Asian currencies weakened as tensions involving Iran continued to reduce market risk appetite. The Chinese yuan declined after disappointing Chinese economic data raised concerns about the recovery outlook for the world’s second-largest economy. This suggests markets are now focusing not only on geopolitical tensions but also on slowing growth signals across Asia.

JPY: Japan signals room for further intervention to support the yen

Japanese officials stated that there is still ample room for currency intervention if needed to support the yen. This indicates that authorities remain highly focused on exchange rate movements as the yen continues to face pressure from the large interest rate gap with the United States. The statement keeps markets highly sensitive to the possibility of direct intervention by Japan in the near future.

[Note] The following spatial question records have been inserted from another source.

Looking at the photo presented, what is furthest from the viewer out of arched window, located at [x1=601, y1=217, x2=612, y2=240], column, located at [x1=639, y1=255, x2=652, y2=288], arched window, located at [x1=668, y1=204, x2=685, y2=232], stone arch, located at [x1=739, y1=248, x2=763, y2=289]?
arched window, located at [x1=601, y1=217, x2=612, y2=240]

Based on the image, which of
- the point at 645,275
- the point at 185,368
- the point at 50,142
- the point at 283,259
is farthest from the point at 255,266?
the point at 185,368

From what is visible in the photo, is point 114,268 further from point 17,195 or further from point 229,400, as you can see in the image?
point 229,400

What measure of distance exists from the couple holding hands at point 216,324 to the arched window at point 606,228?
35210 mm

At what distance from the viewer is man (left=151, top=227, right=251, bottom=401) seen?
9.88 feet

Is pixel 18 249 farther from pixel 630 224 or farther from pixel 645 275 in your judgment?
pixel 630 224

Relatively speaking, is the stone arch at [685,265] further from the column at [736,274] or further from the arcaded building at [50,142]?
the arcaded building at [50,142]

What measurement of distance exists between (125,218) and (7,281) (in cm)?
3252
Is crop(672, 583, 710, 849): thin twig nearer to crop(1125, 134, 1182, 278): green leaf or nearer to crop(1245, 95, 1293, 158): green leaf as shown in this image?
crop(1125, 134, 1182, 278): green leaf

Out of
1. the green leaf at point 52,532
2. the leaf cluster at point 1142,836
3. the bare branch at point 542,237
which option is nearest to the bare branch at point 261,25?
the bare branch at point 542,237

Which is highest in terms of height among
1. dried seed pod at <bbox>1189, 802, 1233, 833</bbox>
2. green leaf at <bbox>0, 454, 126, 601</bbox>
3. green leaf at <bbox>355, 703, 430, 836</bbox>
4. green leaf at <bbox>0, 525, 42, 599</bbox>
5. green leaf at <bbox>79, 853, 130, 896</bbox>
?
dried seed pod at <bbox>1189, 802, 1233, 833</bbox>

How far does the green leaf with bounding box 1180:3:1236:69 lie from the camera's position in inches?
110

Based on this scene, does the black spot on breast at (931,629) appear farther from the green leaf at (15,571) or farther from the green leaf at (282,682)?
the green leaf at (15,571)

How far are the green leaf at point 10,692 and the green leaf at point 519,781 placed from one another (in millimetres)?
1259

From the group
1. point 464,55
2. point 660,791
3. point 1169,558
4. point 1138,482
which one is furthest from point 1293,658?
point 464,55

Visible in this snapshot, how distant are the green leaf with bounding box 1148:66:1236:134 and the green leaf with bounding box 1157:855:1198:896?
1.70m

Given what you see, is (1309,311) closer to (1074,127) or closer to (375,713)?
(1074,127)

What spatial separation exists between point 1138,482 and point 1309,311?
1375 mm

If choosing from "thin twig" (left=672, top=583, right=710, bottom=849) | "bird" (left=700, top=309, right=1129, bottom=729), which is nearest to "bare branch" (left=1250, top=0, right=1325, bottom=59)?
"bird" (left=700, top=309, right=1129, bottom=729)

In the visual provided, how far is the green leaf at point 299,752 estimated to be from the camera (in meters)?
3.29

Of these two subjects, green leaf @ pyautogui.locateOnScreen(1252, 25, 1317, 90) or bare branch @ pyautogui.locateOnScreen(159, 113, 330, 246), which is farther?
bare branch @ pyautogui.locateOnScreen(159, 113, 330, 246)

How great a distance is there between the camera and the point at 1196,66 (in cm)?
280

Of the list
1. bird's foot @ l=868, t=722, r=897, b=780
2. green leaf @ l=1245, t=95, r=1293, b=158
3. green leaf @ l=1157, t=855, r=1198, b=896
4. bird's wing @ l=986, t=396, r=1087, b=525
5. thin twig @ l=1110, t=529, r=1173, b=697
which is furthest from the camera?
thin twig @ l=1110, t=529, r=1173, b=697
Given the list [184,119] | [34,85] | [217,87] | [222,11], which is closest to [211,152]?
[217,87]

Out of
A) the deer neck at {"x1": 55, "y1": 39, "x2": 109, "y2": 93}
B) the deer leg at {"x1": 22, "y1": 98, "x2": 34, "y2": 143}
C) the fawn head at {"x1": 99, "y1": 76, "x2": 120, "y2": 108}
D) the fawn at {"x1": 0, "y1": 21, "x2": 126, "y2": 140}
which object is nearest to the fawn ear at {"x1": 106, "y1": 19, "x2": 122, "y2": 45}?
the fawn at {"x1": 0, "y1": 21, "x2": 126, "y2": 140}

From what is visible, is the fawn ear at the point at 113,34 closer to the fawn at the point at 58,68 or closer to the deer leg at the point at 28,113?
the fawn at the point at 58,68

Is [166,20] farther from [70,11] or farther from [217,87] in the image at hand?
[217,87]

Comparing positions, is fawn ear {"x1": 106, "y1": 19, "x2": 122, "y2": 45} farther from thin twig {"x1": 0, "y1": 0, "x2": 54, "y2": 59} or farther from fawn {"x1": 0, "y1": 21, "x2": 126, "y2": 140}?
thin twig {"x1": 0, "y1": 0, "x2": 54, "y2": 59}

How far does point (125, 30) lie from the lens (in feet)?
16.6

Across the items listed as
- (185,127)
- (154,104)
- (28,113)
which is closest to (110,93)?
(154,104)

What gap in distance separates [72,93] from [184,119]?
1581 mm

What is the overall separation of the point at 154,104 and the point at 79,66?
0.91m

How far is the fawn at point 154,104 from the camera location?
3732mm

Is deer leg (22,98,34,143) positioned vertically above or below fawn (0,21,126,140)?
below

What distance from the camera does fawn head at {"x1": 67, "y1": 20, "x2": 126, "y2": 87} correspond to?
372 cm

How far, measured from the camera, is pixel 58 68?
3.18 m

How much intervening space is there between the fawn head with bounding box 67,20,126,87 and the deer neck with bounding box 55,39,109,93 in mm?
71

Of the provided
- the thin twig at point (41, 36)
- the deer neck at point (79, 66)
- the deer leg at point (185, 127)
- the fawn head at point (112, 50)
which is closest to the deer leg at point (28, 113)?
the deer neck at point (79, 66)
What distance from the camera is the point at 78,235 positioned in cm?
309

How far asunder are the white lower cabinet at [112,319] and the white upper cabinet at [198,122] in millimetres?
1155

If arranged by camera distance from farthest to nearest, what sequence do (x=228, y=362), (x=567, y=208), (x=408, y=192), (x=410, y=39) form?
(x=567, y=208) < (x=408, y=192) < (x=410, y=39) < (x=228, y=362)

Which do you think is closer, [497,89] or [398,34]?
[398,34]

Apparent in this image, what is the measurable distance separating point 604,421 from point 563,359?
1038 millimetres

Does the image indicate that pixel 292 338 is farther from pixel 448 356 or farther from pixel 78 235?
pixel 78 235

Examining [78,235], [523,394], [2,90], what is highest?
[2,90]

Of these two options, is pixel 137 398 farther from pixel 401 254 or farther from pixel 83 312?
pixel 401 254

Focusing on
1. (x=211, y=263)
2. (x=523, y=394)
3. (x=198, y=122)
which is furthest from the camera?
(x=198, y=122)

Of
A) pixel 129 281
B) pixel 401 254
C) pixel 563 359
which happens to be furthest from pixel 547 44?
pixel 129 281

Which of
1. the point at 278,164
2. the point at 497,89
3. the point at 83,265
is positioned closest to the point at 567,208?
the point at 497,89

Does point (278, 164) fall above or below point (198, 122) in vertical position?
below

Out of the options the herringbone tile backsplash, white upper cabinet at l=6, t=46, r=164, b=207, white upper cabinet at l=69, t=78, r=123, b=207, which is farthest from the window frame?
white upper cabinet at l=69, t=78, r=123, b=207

GBP: British pound rebounds slightly but remains near April lows

The British pound posted a modest recovery during the session but remained close to its lowest levels since April due to ongoing political pressure in the United Kingdom. Investors remain cautious on GBP as the country’s political and economic outlook continues to face uncertainty. As a result, GBP remains one of the weaker major currencies relative to the USD in the current market environment.

Gold & Oil: Brent rises above 111 USD while gold falls toward 4548 USD

Brent crude oil has climbed sharply to around 111 USD per barrel, signaling that energy markets are still heavily pricing supply risks despite the temporary delay in military action against Iran. The fact that Brent remains firmly above the key psychological level of 100 USD per barrel shows that investors have not yet removed geopolitical risk premium from oil markets, while concerns about inflation returning through energy prices continue to rise.
USD supported by energy risks, Brent rises above 111 USD, gold falls to 4548 as markets remain defensive

Meanwhile, gold prices (XAU/USD) corrected lower toward the 4548 USD area, falling more than 3% during the latest session. This reflects partial unwinding of safe-haven positioning after Trump signaled a delay in military escalation with Iran. However, gold remaining at historically elevated levels indicates that defensive sentiment has not disappeared entirely.
USD supported by energy risks, Brent rises above 111 USD, gold falls to 4548 as markets remain defensive

Market Overview

The Forex market remains in a defensive phase as the USD continues to benefit from energy risks and geopolitical uncertainty. Brent oil rising above 111 USD highlights persistent supply concerns, while gold’s pullback toward 4548 USD suggests safe-haven demand has eased slightly but remains elevated overall. Meanwhile, Asian currencies and GBP continue to struggle amid slowing global growth expectations and ongoing uncertainty.